Following the failure of last school year’s S&W proposition, the Webster Groves School District has made changes to cope with the loss of expected taxpayer dollars.
From laying off staff members to cutting construction plans, the district is looking for spare change wherever it can find it. Its 2015-16 budget plan projects a savings of $1.5 million.
It’s nothing new for Webster to have cutbacks; last year the district withheld 10 percent of department budgets, eliminated a part time director’s position and increased cafeteria prices, as well as other money-saving tactics.
This year departments face another budget cutback of 5 percent while Central Office faces 10 percent.
“The idea is to keep it as far away from the students, so that you don’t feel the effects.

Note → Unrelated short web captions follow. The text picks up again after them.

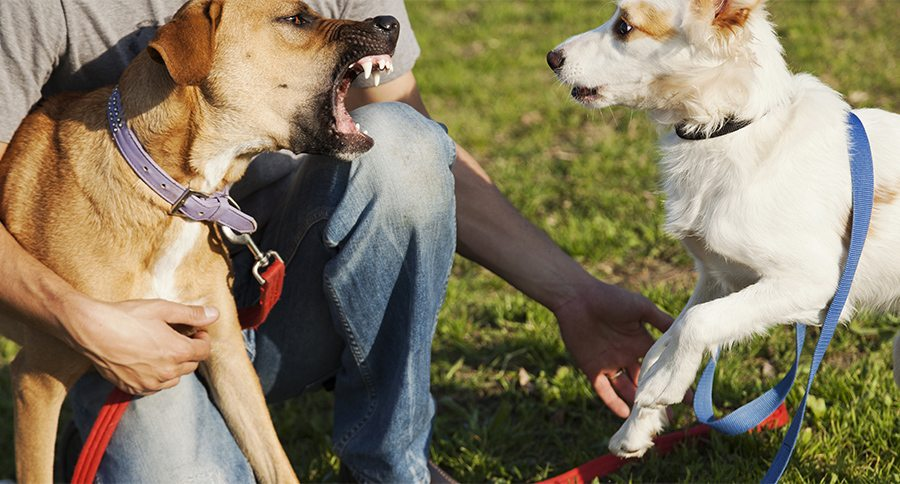 The Influence of Canine Aggression and Behavioral ...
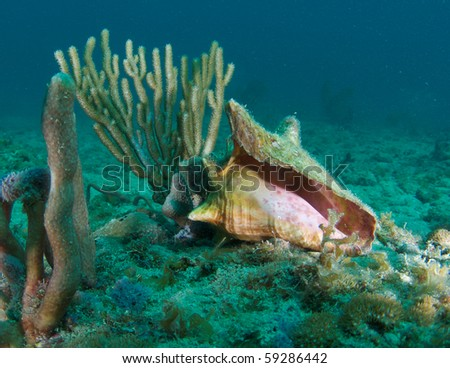 Empty Conch Shell on a reef in Broward County, Florida - stock photo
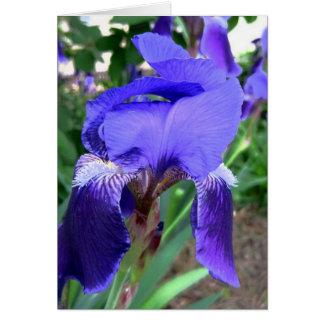 Purple Iris Delight Note Card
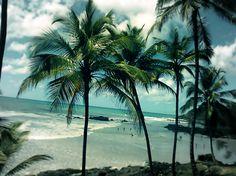 Praia do Havaizinho- Bahia, Brazil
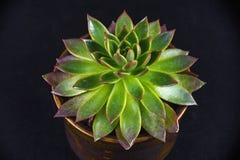 Doniczkowa tłustoszowata roślina odizolowywająca na czerni Zdjęcia Royalty Free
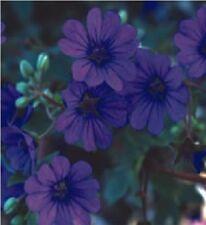 Flower - Geranium Pyrenaicum - Bill Wallis - 10 Seeds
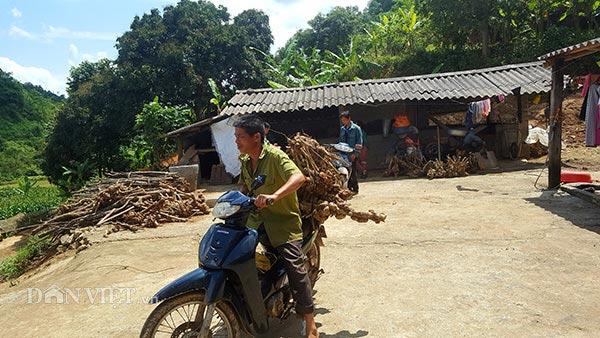 Thương lái lùng mua ngũ sắc dại, dân tình đổ xô lên rừng đào cả gốc - 1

That’s always been the goal,” communications director Cathy Vespereny said. “I think that, for instance in the high school, there’s some new faces that you aren’t seeing from these retired teachers that aren’t coming back.”
Retired positions without a replacement include a fine arts coordinator, communication arts and math teachers, a technology software coordinator and a preschool co-director.
Because of cuts, the high school’s total staff list is four members shorter. As a result, students may notice an increase in class sizes.
Principal Jon Clark estimated student to staff ratio is up by one since last year—now 22.5:1.
“My goal is always to keep it around 22 [students],” Dr. Clark said about the ratio. “I spent a lot of time with [John] E. Thomas and counselor [Karen] Verstraete keeping that balance.”
Until another levy is passed, the district will continue making budget savings.
About whether another levy would come up, Vespereny said, “No one has talked about when we go to the voters, and that’s when we’ll have more money and be able to not have to do some of these things. We could go anytime we want, but there has been zero talk about April, and you would have to know by now because there’s certain deadlines you have to meet, as far as getting your ballot wording to the county.”
Students should not only look for what has changed in the district but what hasn’t changed.
Steger still shares a building with Computer School, Moss Field remains the football field it was last year, and Clark School’s building space holds steady.
According to Vespereny, this year’s sixth grade class is unusually large. Had Prop. W passed, sixth grade would have moved to Hixson, helping reduce its class size problem.
Vespereny said, “I think that it was too much, and I think it wasn’t that the people didn’t like what we’re doing or think we’re doing a bad job, I think they just were not ready to shell out that amount of money.”